INSTRUCTIONS TO FOLLOW
Rename "wet rock" to "river stone" in the material, starting with the line that contains "What is the measured" and going on through the end of the material. Give those lines back with nothing else changed.

Items listed in a dataset
BEGIN

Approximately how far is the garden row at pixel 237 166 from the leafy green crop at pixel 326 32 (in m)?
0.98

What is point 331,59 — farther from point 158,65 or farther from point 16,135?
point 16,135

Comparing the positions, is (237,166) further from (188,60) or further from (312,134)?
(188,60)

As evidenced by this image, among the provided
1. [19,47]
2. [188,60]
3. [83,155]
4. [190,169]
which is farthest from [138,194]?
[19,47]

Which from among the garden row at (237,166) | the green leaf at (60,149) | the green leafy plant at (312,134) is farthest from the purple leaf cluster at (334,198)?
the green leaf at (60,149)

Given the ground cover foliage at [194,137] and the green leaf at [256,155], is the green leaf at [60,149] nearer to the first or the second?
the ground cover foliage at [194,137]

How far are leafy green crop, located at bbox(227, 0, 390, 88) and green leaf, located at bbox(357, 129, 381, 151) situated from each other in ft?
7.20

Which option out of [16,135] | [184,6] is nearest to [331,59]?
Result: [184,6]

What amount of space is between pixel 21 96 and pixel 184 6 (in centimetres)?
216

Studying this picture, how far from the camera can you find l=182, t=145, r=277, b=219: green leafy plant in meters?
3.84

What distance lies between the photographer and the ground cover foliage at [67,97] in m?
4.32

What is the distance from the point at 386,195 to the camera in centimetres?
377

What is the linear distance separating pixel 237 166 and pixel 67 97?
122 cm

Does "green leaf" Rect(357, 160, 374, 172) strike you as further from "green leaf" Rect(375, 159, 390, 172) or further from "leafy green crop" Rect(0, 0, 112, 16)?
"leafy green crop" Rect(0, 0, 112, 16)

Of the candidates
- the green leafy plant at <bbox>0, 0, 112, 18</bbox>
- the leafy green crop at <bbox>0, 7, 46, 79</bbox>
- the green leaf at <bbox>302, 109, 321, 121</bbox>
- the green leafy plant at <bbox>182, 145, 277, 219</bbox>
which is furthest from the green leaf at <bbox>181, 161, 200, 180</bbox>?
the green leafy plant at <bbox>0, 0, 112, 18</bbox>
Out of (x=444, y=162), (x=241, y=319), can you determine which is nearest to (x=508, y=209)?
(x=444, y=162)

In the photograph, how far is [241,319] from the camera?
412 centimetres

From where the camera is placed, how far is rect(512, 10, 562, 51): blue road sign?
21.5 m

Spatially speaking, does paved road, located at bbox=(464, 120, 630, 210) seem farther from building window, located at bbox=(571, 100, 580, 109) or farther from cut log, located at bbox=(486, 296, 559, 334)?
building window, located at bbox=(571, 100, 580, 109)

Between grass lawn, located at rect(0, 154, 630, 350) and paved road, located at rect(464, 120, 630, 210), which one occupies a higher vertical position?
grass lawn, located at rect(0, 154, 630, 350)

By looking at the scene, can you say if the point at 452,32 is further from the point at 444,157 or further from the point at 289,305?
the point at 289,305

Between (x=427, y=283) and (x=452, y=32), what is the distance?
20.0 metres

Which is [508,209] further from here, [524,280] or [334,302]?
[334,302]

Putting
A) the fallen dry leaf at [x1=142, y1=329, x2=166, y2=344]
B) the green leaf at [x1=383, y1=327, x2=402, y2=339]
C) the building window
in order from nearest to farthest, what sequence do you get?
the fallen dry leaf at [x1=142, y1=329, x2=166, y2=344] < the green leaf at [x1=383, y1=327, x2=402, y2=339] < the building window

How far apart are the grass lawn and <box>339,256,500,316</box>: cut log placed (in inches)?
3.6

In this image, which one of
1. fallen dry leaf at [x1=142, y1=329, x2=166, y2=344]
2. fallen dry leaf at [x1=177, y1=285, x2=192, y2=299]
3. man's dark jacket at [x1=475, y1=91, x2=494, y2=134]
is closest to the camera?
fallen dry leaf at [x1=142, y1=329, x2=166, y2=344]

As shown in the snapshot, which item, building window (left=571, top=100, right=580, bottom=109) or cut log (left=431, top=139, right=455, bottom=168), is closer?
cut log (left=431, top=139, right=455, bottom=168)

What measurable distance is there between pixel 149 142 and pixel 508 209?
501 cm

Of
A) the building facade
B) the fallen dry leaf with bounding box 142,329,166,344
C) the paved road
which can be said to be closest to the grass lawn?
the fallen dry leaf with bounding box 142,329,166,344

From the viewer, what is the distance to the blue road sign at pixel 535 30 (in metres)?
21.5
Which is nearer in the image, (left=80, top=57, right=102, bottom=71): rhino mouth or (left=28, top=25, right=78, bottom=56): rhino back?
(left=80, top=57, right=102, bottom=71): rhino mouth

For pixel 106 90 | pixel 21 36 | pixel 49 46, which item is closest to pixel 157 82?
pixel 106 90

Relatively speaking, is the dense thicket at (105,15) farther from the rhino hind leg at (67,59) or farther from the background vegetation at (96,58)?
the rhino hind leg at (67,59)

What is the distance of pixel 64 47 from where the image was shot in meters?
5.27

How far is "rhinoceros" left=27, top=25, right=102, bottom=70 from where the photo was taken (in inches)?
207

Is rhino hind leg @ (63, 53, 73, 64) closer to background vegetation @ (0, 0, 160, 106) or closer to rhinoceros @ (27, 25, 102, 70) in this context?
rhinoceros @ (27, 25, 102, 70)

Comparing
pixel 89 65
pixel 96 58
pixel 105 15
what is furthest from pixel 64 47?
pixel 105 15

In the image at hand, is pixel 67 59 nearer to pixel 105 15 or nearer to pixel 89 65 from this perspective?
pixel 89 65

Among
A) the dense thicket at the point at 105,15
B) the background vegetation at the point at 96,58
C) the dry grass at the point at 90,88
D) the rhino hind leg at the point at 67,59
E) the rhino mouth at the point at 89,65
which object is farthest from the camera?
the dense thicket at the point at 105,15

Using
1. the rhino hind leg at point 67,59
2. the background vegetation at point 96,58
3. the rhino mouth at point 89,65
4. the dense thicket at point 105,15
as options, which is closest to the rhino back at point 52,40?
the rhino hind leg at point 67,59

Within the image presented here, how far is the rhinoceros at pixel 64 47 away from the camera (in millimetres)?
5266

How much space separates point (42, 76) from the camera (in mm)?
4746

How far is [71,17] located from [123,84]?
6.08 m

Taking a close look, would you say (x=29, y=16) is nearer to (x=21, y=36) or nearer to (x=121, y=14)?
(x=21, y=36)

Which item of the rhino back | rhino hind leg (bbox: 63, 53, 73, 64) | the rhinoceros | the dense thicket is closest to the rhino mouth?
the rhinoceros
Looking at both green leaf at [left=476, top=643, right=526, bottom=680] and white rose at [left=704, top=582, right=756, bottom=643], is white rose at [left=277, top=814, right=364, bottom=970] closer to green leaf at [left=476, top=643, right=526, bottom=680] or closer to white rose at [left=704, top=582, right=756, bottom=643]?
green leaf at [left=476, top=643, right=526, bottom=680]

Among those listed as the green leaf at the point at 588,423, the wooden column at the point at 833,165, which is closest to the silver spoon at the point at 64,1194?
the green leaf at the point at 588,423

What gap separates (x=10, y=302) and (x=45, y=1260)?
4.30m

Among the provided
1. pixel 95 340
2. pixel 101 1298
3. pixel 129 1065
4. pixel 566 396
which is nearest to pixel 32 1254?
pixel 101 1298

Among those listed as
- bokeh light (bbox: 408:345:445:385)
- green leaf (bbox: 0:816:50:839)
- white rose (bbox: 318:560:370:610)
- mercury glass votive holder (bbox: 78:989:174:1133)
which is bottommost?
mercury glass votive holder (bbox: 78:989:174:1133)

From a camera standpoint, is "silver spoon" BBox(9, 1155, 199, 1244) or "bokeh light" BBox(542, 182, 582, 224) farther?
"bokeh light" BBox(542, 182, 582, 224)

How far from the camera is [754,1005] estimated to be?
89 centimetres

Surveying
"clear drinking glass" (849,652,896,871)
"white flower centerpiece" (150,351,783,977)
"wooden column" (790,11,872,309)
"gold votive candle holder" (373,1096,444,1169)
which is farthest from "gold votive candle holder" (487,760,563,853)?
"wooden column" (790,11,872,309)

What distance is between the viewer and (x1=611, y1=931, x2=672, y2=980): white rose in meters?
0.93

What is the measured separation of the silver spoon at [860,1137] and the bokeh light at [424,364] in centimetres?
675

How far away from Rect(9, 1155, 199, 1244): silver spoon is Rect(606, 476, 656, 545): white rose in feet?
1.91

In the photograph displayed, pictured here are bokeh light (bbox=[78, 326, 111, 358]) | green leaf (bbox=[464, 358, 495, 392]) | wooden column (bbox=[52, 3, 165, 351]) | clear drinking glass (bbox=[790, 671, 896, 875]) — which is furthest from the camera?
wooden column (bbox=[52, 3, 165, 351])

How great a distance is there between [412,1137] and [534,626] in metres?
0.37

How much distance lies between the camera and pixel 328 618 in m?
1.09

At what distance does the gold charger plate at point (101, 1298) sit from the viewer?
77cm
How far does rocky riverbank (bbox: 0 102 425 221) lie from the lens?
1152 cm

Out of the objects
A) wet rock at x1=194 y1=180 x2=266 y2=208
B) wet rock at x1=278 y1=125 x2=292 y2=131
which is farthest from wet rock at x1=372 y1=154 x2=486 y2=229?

END

THE SOLUTION
What is the measured separation of the silver spoon at [860,1137] and the bokeh light at [424,364] in centimetres?
675

How far away from Rect(9, 1155, 199, 1244): silver spoon is Rect(606, 476, 656, 545): white rose in feet?
1.91

In the photograph displayed, pictured here are bokeh light (bbox=[78, 326, 111, 358]) | green leaf (bbox=[464, 358, 495, 392]) | wooden column (bbox=[52, 3, 165, 351]) | clear drinking glass (bbox=[790, 671, 896, 875]) — which is furthest from the camera?
wooden column (bbox=[52, 3, 165, 351])

How great a distance is there between [412,1137] and [534,626] in metres?
0.37

How much distance lies between the camera and pixel 328 618 in m?
1.09

At what distance does the gold charger plate at point (101, 1298) sit from the viewer?
77cm
How far does rocky riverbank (bbox: 0 102 425 221) lie from the lens?
1152 cm

Out of the objects
A) river stone at x1=194 y1=180 x2=266 y2=208
B) river stone at x1=278 y1=125 x2=292 y2=131
which is farthest from river stone at x1=372 y1=154 x2=486 y2=229?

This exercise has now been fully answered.